Charity accounts are being cracked down on, that might be the reason for some of the extra rules.

Hopefully you get sorted.

Presumably its a community account that you have? Have you talked with them to find out what exactly is required so you can put in a process at your charity to gather all the correct information first time?

You’ll likely need to do this anyway with whatever bank you use to reduce issues around people handing over incorrect or invalid information.

You’ll need to make sure you’re within turn over limits, but i agree with the first poster, most big banks are fine. Regardless of your decision you’ll need to sit down with them and discuss your particular situation and put in place a process at your charity to collect the right information before submitting it at every rotation.

I’m unsure on some other banks but barclays may have some advantages because of their pingit app which is quite useful for charities, so its maybe with talking to them about whats up and whats required and what process you can put in place.
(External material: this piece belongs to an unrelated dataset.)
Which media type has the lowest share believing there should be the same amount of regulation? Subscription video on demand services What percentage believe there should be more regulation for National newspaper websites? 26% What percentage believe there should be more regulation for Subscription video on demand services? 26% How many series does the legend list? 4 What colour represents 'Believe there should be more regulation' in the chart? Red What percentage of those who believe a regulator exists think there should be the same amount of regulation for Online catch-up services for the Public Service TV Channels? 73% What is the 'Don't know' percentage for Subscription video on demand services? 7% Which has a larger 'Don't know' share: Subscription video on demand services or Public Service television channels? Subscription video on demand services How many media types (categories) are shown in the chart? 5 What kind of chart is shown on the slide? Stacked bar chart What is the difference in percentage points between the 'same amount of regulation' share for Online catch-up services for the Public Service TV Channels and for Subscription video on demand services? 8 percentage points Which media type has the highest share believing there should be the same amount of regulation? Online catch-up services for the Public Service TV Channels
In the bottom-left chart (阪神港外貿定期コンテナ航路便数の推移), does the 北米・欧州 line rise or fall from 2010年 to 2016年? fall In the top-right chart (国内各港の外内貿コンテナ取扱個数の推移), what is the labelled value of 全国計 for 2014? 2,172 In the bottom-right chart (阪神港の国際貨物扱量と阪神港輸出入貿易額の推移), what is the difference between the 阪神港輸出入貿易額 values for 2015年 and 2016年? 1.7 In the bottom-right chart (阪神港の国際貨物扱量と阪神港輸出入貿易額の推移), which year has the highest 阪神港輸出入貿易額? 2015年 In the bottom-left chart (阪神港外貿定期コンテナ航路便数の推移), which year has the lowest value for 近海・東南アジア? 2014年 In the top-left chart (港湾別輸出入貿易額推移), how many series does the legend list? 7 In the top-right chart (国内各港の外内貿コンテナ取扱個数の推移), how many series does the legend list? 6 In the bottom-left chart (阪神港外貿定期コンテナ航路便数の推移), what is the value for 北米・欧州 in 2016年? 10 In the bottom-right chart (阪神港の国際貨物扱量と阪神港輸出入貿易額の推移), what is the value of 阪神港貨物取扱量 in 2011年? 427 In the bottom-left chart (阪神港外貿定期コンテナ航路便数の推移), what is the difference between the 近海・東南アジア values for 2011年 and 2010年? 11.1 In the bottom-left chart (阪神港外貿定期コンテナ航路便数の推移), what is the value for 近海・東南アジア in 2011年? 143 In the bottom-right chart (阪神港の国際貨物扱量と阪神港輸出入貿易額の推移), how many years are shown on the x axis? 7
If signatories is the issue, don’t go with Natwest business either.

Our school needs two signatories to make payments (head and assistant) and we got a new headteacher so the Admin sent in change signatories forms (which were correct) as well as one to add a signatory to the PTA account. Well, Natwest changed all the schools accounts to the PTA parent as they didn’t read the mandates correctly. That was fun for the school to change all of them back.

My last church banked with CAF Bank. They are pretty good. They are helpful when you ring them and their online banking has a system for dual authorisations so that’s pretty good too.

I’d change this church to CAF Bank too, but there is some resistance to change here!